Awa Ningyo Joruri Performance: Japanese Drama performed by professional puppeteers from Tokushima Prefecture

June 25, 2023
1:30 PM - 3:00 PM

Join us for this 90 minute program including an explanation and a video of Awa Ningyo Joruri,  a demonstration and hands-ons experience of how to operate the large puppets, and the performance of "Keisei Awa no Naruto, The Scene of the Pilgrim’s Song"

Ningyo / Narutoza Puppet Theater

Narutoza Puppet Theater was formed in 1980, when its founding director Kobayashi Shunsei, his family, and six other friends joined together to create the troupe, occasioned by the receipt of two puppet heads that had been carved by the master Oe Minosuke IV, a native of Naruto City who had created most of the puppet heads that were used by the Osaka Bunraku Puppet Theater after their puppets and equipment had been destroyed during the War. The two puppets that Narutoza received were Oyumi and Otsuru, the mother and daughter characters in the play Keisei Awa no Naruto. Starting with performances at local schools in Naruto, the troupe collaborated with children’s organizations to produce pieces that were performed at the Otsuka Art Museum. They also performed at the grand opening of the outdoor stage at the Bart Garden theme park and at Nishinomiya Shrine in Hyogo Prefecture, among others, always seeking to convey the charm of traditional Awa puppetry to audiences within and without Tokushima Prefecture. Currently, puppeteers ranging in age from their 30s through their 70s perform with Naruto Puppet Theater under the leadership of the third director, Murakami Kyoko.

“The Scene of the Pilgrim’s Song”

Embroiled in the turmoil of the struggle for dominance within the Tokushima domain, Awa no Jurobei and his wife Oyumi change their names and go undercover to become thieves and live in Tamatsukuri in Osaka with the aim of recovering the stolen heirloom sword that belongs to the lord of their domain.
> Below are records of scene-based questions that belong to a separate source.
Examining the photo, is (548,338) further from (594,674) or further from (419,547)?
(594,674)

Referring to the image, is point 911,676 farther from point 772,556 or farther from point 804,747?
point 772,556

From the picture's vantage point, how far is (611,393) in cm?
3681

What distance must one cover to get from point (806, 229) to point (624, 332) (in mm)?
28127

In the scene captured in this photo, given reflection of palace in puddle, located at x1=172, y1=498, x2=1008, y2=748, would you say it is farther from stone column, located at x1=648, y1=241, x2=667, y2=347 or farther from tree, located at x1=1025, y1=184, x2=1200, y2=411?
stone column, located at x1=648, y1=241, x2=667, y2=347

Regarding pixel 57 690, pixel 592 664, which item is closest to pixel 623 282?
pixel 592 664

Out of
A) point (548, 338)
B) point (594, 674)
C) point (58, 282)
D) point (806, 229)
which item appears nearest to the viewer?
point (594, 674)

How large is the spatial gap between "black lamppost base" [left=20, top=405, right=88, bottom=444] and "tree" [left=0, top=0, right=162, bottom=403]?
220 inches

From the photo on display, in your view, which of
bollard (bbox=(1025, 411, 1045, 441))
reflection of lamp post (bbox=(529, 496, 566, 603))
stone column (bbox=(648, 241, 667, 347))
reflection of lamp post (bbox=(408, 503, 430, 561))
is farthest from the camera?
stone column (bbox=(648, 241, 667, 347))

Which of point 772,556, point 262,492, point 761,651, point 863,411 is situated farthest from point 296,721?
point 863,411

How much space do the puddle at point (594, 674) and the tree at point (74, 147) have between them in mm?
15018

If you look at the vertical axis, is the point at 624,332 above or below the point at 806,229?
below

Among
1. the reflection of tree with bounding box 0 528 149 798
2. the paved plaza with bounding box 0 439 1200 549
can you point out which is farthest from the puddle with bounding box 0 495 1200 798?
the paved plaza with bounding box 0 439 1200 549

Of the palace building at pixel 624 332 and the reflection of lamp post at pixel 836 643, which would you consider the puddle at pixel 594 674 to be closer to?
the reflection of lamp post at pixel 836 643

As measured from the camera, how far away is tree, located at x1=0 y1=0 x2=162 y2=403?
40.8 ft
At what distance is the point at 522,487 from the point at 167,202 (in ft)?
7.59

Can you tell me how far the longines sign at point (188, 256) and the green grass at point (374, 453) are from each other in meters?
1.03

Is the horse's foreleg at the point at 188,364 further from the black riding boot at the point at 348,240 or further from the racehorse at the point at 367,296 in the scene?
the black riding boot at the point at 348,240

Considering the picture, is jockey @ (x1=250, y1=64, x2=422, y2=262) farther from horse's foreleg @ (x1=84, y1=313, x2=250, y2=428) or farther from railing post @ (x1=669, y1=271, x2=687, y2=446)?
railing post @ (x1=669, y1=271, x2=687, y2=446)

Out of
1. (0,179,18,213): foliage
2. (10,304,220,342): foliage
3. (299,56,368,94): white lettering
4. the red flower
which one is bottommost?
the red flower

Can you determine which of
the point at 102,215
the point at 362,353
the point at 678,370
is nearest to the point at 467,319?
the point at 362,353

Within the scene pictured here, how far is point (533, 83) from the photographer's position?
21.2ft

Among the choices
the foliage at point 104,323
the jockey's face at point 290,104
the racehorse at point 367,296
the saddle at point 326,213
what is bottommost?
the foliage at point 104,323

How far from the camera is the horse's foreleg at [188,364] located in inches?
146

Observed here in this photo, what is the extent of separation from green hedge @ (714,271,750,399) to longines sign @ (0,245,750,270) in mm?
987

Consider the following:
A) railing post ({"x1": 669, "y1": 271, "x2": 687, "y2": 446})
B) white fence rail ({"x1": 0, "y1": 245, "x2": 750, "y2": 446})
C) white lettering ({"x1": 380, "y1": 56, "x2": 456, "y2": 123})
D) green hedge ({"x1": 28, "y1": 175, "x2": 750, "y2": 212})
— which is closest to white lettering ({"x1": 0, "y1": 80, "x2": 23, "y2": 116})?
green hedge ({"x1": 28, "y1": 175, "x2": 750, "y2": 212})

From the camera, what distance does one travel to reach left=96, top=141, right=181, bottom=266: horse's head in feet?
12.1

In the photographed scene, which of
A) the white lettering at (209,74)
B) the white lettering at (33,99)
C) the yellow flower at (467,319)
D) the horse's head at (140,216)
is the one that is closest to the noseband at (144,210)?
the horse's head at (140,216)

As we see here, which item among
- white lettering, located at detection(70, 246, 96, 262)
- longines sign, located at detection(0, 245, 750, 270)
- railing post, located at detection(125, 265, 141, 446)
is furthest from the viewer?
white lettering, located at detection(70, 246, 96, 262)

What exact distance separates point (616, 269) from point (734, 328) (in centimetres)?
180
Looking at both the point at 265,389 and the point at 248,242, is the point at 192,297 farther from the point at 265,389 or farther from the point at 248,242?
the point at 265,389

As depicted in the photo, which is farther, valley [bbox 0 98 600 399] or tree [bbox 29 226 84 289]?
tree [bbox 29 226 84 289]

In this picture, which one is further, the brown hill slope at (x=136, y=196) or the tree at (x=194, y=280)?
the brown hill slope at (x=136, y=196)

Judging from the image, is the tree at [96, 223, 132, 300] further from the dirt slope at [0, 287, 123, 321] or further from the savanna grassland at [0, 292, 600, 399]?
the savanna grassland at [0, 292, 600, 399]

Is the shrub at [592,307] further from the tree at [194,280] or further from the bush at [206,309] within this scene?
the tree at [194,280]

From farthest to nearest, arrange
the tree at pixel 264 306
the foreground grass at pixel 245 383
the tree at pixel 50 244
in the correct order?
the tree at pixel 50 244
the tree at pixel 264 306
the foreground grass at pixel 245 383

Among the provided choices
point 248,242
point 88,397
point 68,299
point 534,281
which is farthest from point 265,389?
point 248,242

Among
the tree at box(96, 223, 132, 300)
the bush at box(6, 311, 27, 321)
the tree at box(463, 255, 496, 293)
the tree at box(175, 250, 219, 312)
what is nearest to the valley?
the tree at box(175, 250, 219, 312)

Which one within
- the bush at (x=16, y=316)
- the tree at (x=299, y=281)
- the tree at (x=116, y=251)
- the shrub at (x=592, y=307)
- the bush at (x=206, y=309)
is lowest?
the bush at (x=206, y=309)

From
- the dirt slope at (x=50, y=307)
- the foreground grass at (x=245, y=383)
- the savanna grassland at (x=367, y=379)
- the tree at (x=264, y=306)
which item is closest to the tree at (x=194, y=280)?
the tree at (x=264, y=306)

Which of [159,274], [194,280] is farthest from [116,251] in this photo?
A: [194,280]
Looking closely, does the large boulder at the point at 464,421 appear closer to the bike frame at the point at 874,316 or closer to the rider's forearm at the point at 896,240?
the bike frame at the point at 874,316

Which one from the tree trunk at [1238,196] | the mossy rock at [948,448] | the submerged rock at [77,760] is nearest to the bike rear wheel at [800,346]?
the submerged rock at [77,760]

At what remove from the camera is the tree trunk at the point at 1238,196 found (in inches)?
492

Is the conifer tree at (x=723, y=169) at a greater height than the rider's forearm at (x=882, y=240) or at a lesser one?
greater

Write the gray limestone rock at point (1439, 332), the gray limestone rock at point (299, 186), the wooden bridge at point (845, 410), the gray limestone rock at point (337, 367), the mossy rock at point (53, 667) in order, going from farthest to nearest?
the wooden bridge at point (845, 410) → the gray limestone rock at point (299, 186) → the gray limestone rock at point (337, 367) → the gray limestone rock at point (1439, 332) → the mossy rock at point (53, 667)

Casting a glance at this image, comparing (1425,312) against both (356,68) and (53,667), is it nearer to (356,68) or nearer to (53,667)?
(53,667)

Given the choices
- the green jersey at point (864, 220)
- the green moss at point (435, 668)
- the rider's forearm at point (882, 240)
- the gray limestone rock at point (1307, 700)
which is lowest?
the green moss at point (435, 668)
Now several years later, their nine-year-old daughter Otsuru, clad as a pilgrim on the Saikoku circuit of Buddhist temples dedicated to the Goddess of Mercy Kannon, whom the parents had left behind in her grandmother’s care as an infant, calls on the house unaware that it is her parents’ home. Oyumi realizes that that girl is her own child, but does not reveal her identity to her daughter for fear that the now-brewing legal troubles that she and her husband will soon face could bring disaster upon the girl as well. Stifling her tears, Oyumi sends the girl on her way, but as she listens to the departing girl singing a pilgrim’s song about the love of parent and child, the distraught mother cannot keep herself from following after the girl to bring her back. The scene ends with the heart-rending sight of Oyumi, unable to suppress her motherly compassion.]